Furthermore, the conventional fluorescent aptasensors were designed based on the changes of the “signal on” or “signal off” of single probe. The conventional fluorescent aptasensors were easily affected by the environmental and instrument factors in detection of the actual sample, resulting in the degradation of the sensor performances[16]. Yang et al.[17] prepared a simple and rapid fluorescence homogeneous sensor for AFB1 detection by using the adaptation system of BHQ2-labeled complementary chain and Cy3 labeled fluorescent probe. However, the signal ratio is not sensitive to changes affected by environmental and instrumental. To improve the stability and accuracy of the sensor, the ratiometric fluorescent aptasensor was selects two signal probes with different excitation and emission wavelengths. The final signals are determined by the fluorescence signal ratio of the two probes [18–19]. Therefore, the ratiometric fluorescent aptasensor using two signal probes has become a new research hotspot.
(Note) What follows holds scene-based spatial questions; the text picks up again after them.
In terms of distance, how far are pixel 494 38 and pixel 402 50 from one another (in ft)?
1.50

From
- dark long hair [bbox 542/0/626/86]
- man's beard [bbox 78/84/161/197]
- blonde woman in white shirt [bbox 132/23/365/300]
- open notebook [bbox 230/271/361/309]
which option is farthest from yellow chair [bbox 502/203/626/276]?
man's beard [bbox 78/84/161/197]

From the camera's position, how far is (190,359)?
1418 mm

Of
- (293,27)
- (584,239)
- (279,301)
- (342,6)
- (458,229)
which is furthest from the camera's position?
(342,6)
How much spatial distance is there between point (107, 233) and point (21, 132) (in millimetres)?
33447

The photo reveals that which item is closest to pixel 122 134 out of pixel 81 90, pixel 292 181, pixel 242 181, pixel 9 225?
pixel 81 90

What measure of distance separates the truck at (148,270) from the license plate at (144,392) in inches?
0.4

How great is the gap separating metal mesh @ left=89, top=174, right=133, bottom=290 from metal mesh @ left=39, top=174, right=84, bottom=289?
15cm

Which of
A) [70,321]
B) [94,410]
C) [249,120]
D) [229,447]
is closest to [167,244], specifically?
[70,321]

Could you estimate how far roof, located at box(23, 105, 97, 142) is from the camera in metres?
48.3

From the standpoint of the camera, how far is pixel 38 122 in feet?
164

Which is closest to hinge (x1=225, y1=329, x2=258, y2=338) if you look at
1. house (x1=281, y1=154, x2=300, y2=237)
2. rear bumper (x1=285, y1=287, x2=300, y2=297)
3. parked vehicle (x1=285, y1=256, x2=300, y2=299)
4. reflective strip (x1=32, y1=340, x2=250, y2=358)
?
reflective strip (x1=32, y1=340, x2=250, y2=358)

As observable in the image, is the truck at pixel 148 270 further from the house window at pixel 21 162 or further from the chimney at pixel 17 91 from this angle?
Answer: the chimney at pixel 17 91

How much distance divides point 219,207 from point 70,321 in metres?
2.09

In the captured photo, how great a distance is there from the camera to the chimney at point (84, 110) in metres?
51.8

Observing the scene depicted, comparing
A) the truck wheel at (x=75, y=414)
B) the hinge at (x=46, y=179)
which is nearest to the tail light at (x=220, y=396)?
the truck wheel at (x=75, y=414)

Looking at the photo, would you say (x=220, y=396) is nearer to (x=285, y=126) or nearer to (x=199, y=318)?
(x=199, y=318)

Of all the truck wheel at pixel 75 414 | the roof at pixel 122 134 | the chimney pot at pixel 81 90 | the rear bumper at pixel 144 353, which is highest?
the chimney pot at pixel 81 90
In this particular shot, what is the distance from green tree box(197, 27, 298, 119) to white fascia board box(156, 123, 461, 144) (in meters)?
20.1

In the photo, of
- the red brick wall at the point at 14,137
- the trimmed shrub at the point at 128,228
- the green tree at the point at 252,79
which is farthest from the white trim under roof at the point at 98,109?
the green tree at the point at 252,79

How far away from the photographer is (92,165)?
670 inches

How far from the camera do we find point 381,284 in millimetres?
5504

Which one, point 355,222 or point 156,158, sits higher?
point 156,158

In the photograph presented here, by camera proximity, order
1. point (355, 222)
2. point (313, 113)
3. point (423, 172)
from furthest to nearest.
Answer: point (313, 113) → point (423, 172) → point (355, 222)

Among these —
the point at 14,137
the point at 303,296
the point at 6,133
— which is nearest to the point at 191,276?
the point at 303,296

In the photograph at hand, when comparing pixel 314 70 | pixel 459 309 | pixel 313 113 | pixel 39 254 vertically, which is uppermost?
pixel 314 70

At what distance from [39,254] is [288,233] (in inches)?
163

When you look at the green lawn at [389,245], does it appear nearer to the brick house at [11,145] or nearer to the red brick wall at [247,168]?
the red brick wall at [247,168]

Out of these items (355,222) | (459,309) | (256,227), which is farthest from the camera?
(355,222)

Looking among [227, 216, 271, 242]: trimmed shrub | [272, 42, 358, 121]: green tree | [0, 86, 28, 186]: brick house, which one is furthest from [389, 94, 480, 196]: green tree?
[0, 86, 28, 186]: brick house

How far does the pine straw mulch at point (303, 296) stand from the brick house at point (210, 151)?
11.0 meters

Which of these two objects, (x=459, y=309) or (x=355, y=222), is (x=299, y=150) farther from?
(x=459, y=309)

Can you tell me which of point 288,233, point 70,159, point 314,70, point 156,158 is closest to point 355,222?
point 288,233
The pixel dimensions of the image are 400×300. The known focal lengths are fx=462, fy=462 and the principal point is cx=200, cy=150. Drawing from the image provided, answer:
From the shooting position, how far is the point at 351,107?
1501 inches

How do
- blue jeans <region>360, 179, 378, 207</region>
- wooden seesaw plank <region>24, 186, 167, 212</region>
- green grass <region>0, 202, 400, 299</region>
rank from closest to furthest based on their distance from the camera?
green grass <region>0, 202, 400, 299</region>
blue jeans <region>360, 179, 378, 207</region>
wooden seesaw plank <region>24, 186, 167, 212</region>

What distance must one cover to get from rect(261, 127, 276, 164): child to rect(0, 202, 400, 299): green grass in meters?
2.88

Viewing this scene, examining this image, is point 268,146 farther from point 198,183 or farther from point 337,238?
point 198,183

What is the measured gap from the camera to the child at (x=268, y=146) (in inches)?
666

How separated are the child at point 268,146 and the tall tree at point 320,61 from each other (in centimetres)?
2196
In this paper, a simple, rapid and sensitive ratio homogeneous fluorescent aptasensor was constructed by using aptamer with hairpin structure labeled simultaneously with Cy5, BHQ2 and cDNA labeled with Cy3 to detect AFB1. The AFB1 aptamer with hairpin structure was used as recognition element, and the labeled BHQ2 whcih can quench the fluorescent dyes Cy3 and Cy5. The aptamer labeled with Cy5 and BHQ2 was paired with the cDNA labeled with Cy3 to form a double strand through complementary pairing. At this time, Cy3 was close to BHQ2, leading to fluorescence quenching. A high fluorescence emission of Cy5 emerged due to the distance of BHQ2. The hairpin structure would be opened in the presence of AFB1.The fluorescence intensity of Cy3 was increased due to it was far away from BHQ2, and the fluorescence intensity of Cy5 was decreased due to Cy5 approaching BHQ2. AFB1 was detected by comparing the ratio of FCy3 to FCy5 before and after adding AFB1.